La surreprésentation médiatique des populistes perturbe le débat citoyen et paralyse l’action publique. Heureusement il y a des contrexemples.
Lundi 31 mars, le tribunal de Paris condamne on ne peut plus logiquement les élus RN pris la main, pire, le bras entier dans le sac des deniers publics, et le Premier ministre se dit presque aussitôt troublé «à titre personnel» par… l’exécution provisoire de la sentence ! Dans la foulée, la cour d’appel de Paris promet une célérité inédite quand depuis tous temps elle oppose un silence dédaigneux aux critiques sur sa lenteur.
Peu importe le fond, c’est-à-dire le jugement et ses dizaines de pages d’attendus sans aucune équivoque sur la mise en place d’un système de détournement de fonds public. Voilà des manifestations supplémentaires, à haut niveau, d’une forme d’inversion des valeurs provoquée et encouragée par des tribuns sans complexes, idiots utiles de puissants industriels qui leur accordent les moyens médiatiques de leur logorrhée libertarienne et dérégulatrice. L’équité des candidats face au suffrage universel, encadrée par des dispositions précises et rigoureuses, ne serait plus une garantie démocratique mais une ruse suprême du système pour écarter ses contempteurs les plus radicaux. Et la condamnation de bouffons irresponsables coupables de délits prouverait l’irrépressible tendance des démocraties occidentales à contrarier la liberté d’expression. Rappelons l’ordre des choses : c’est bien la loi qui protège la liberté !
Il n’y aurait donc plus d’espoir : Trump, Le Pen et consorts, ce sont eux les plus forts ? On n’en est pas si certain.
Prenons le cas de notre domaine d’activité, les transports et la mobilité. Quand les élus locaux tiennent bon face aux polémiques orchestrées par les conservateurs déguisés en défenseurs de la liberté, que se passe-t-il ? Rien. Le périph à 50 km/h ? C’est passé crème. Le Navigo Liberté + et la fin des tickets papier ? Un gros succès pour IDFM. La neutralisation de la circulation des véhicules motorisés dans les rues à école ? Une évidence. On pourrait multiplier les exemples de changements obtenus sur le terrain malgré la mobilisation de tous ceux pour lesquels le statu quo est une culture du renoncement.

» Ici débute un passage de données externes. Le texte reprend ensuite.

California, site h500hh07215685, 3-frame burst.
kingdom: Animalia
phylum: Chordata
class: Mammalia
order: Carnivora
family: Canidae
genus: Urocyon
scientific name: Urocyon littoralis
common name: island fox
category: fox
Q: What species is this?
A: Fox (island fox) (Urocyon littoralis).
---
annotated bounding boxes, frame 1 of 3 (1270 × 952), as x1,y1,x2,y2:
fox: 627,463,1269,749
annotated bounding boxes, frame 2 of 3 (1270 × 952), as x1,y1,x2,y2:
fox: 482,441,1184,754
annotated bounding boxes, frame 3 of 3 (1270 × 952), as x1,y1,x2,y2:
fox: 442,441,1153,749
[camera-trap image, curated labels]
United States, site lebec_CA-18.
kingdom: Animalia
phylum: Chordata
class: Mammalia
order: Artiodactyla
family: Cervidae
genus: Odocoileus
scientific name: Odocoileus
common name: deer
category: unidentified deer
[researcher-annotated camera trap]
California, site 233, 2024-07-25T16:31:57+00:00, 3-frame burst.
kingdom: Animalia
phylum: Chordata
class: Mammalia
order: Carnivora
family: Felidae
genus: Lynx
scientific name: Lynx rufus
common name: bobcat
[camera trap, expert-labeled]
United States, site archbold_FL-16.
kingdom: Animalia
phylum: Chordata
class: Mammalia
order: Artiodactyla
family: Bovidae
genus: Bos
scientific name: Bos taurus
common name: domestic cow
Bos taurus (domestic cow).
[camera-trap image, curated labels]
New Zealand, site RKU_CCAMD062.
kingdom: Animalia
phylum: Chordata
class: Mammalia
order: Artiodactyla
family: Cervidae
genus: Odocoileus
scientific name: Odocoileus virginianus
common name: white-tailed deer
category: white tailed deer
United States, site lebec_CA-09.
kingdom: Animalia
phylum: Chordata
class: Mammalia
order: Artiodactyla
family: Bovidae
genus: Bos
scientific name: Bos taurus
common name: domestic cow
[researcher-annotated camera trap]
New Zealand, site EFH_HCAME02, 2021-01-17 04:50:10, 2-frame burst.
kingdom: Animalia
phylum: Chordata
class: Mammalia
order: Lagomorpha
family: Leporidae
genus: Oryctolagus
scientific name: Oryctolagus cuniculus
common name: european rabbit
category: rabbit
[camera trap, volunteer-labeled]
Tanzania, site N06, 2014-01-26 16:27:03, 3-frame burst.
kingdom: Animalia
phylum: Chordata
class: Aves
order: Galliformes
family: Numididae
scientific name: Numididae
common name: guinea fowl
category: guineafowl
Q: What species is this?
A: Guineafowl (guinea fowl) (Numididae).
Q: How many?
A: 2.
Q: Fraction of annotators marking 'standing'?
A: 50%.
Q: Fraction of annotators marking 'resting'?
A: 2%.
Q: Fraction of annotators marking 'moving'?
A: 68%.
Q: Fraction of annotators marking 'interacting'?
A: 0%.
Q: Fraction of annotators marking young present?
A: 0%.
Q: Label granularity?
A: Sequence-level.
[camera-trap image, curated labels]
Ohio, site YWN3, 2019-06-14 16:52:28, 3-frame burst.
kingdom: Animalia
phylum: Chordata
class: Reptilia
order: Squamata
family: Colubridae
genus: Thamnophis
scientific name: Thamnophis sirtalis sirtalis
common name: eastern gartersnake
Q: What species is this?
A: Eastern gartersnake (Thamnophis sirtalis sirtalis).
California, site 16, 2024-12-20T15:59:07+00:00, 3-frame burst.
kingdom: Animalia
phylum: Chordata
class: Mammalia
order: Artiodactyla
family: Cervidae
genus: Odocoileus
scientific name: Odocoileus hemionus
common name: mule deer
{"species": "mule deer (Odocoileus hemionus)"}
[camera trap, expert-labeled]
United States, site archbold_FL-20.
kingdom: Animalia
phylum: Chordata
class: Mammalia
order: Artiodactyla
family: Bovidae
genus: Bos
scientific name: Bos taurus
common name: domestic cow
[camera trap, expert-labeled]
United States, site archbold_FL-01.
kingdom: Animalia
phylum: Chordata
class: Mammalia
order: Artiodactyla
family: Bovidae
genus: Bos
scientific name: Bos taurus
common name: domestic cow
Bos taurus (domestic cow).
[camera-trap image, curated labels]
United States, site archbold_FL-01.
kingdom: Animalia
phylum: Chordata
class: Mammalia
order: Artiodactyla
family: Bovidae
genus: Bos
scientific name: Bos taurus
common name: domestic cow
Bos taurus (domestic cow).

Quand la baudruche de l’émotion et de la polémique se dégonfle, il ne subsiste qu’un sain débat sur la concertation préalable – Anne Hidalgo aurait dû mieux faire sur ce plan-là, à l’instar de si nombreuses métropoles. Mais lors de la récente consultation des Parisiens sur la végétalisation des rues, il ne s’est trouvé qu’à peine 20 000 personnes pour exprimer leur désapprobation. Où est la soi-disant majorité maltraitée par des élus irresponsables, où sont les troupes de #SaccageParis ? Parfois il faut savoir se compter.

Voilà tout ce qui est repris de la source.